§ **VORLIEGENDER TEXT**:
== == ==

Das zart Bittere bis Samtige im Rotwein wird meist vom Tannin aus den Stielen und Traubenkernen hervorgerufen. Ein dezent süßer Geschmack ist durch einen hohen Zuckergehalt der Weintrauben oder eine unvollständige Vergärung möglich, da nicht alle Zuckerarten von Hefen vergärbar sind. Einen rassigen, strahlenden Rotwein zeichnet Frische und Intensität aus. Diese, durch den Säuregehalt hervorgerufenen Empfindungen, runden ab und verleihen Bouquet und Harmonie. Eben diese lässt an zirpende Zikaden, vergnügtes Zusammensein oder prasselnde Kaminfeuer denken.
Obgleich der Geschmack selbst die wohl subjektivste Empfindung ist, oder gerade deswegen, ist Wein eine Annehmlichkeit die sich durch die Kulturen zieht.
Ob am mediterranen Mittelmeer oder der Lodge in Südafrika; ein Glas Rotwein gehört dazu. Dabei ist es von je her weniger wichtig, ob es Käse oder Lukanka gibt, es kommt auf den Esprit des Momentes an den man mit Freunden oder Kollegen in geselliger Runde teilt. Dieses Gefühl der Solidarität und Einheit wird interkulturell von jedem geschätzt. Es vergeht selten ein Abend an lauen Sommernächten am Meer, bei dem nicht mit ein Glas Rotwein philosophiert wird. Das Gesprächsthema ist dabei nicht selten der Wein selbst. Sei es sein Bouquet, unverwechselbar fruchtig wie ein Merlot, weich wie ein Kadarka oder etwas eher Profanes wie die blauen Lippen des Gesprächspartners.
Rotwein bringt die Menschen verschiedenster Kulturen zusammen und wird seit je her Generationsübergreifend genossen. Sein mitunter komplexer Geschmack nach reifen Pflaumen, Brombeeren oder Mandeln fasziniert und lädt auf eine Auszeit vom vielleicht tristen Alltag ein. Beim Kochen ist eine Rotweinsoße ein fester Bestandteil in der Küche. Ein Guter, geschmacklich harmonischer, fülliger Wein wertet ein einfaches Mahl um Klassen auf und vermittelt einen dekadenten und zugleich spielenden Charakter. Es fällt leicht sich bei einem Glas Rotwein treiben zu lassen, zu lachen und das Leben bewusst in vollen Zügen zu genießen.

Eben diese Sinnesfreuden führen zu Abenden, an die sich Jung und Alt mit einem Lächeln auf den Lippen jederzeit gern zurück erinnern. Dieses Gut „Rotwein“ hat vor langer Zeit Einzug gehalten, als Handelsgut oder Lebensgefühl - es ist nicht mehr von der Tafel wegzudenken. Ob im langstieligen Weinglas oder eingekocht in der Soße, trocken oder süffig, feingliedrig oder muskulös, er begleitet die Kulturen der Welt seit Jahrtausenden und wird es auf Grund seiner sinnlichen Vielfältigkeit wahrscheinlich auch noch weiter tun.

== == ==

§ **BEREITGESTELLTES MATERIAL**:
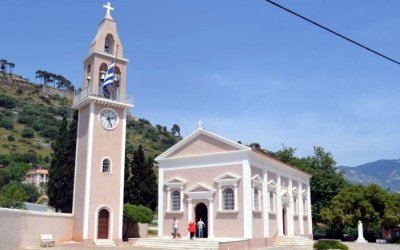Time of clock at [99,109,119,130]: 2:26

== == ==

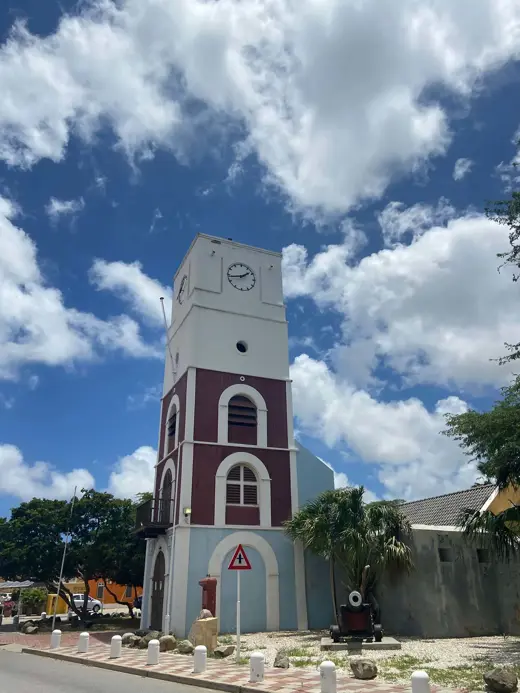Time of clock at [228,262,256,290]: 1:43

== == ==

§ **VORGEGEBENES ZIEL**:
Geben Sie aus dem Text über Rotwein alles von „Das zart Bittere“ bis hinunter zu „die Kulturen zieht.“ wortgetreu wieder. Stützen Sie sich ausschließlich auf den Text über Rotwein.

§ **DIE LÖSUNG**:
Das zart Bittere bis Samtige im Rotwein wird meist vom Tannin aus den Stielen und Traubenkernen hervorgerufen. Ein dezent süßer Geschmack ist durch einen hohen Zuckergehalt der Weintrauben oder eine unvollständige Vergärung möglich, da nicht alle Zuckerarten von Hefen vergärbar sind. Einen rassigen, strahlenden Rotwein zeichnet Frische und Intensität aus. Diese, durch den Säuregehalt hervorgerufenen Empfindungen, runden ab und verleihen Bouquet und Harmonie. Eben diese lässt an zirpende Zikaden, vergnügtes Zusammensein oder prasselnde Kaminfeuer denken.
Obgleich der Geschmack selbst die wohl subjektivste Empfindung ist, oder gerade deswegen, ist Wein eine Annehmlichkeit die sich durch die Kulturen zieht.